Obviously, some forms of serving the Lord are public (preaching, evangelism, leading a group/study, leading worship etc.). But even in these roles of serving, the goal is to point to Jesus and not to self. Some ministries are public, and others are behind the scenes. We should want as many people as possible to see public ministry, but the things done in the background are unseen for a reason. Every form of ministry should ultimately and eventually work together to bring people under the preaching and teaching of God’s word.
I know many pastors who post their blogs and sermons on their personal social media accounts. It used to make me feel very uncomfortable, but actually, that is the purpose of their ministry; to reach as many people with sound Bible teaching as possible. However, there can still be an element of ‘look at me’ involved. Pastors, if you post them, don’t just post the ones you’re happy with. Post them all.
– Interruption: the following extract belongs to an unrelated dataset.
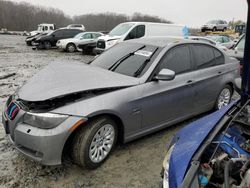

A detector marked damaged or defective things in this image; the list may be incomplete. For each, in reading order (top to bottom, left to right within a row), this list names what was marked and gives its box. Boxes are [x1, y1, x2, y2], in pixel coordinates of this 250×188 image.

damaged front bumper [1, 101, 86, 166]
exposed headlight housing [23, 111, 68, 129]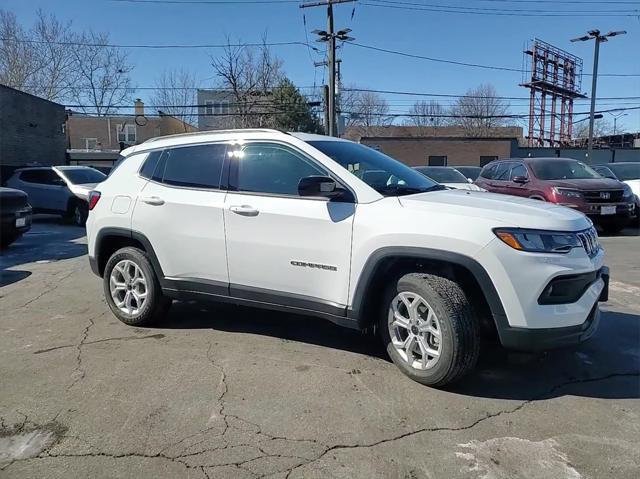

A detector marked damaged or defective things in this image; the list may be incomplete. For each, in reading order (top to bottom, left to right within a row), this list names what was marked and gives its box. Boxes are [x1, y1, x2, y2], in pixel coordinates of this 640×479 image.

Even in writing this article, I have to answer the question: Am I writing this because I want people to view me a certain way, or am I genuinely concerned about the sin of robbing God of his glory? Some might observe that what I’m about to say is fake humility: but I am so very guilty of robbing God of his glory myself. I am absolutely guilty of wanting others to thank me and notice what I do.
So, even as I sit here judging other people’s sin, I invite you to judge mine. If you know me, and at any time notice me seeking praise or recognition, please rebuke me gently out of love for my own good. I am fully aware that even as I write this, the person reading may well see a massive plank in my eye (Matt. 7:6) and wonder who I think I am to write an article like this.
This article will probably be received with mixed response. Some will ‘amen’ it, and others will stir in their anger that I should so judgmentally say such things. And still others will dwell on the person they know who behaves like this instead of noticing their own pride.
In all honesty, I love to be thanked, I love to be appreciated, I love to be praised, and in some circumstances, I love to be noticed. As a sinful preacher, I want others to notice me, but at the same time my prayer is that the listener would see past the preacher and notice Christ. There is an undeniable battle going on inside of me. My flesh desires the glory, but the Spirit of God who dwells in me is teaching me to give the glory to God (Gal. 5:17) which is actually infinitely more satisfying and rewarding.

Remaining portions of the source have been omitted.